Rows from a spatial reasoning dataset
____________

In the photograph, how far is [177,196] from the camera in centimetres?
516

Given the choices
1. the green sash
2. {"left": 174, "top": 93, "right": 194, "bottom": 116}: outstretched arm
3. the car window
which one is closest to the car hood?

____________

* TASK TO CARRY OUT *
Rewrite the listing above with "closest" switched to "farthest", leaving everything else unchanged.

* RESULT OF THE TASK *
In the photograph, how far is [177,196] from the camera in centimetres?
516

Given the choices
1. the green sash
2. {"left": 174, "top": 93, "right": 194, "bottom": 116}: outstretched arm
3. the car window
which one is farthest to the car hood?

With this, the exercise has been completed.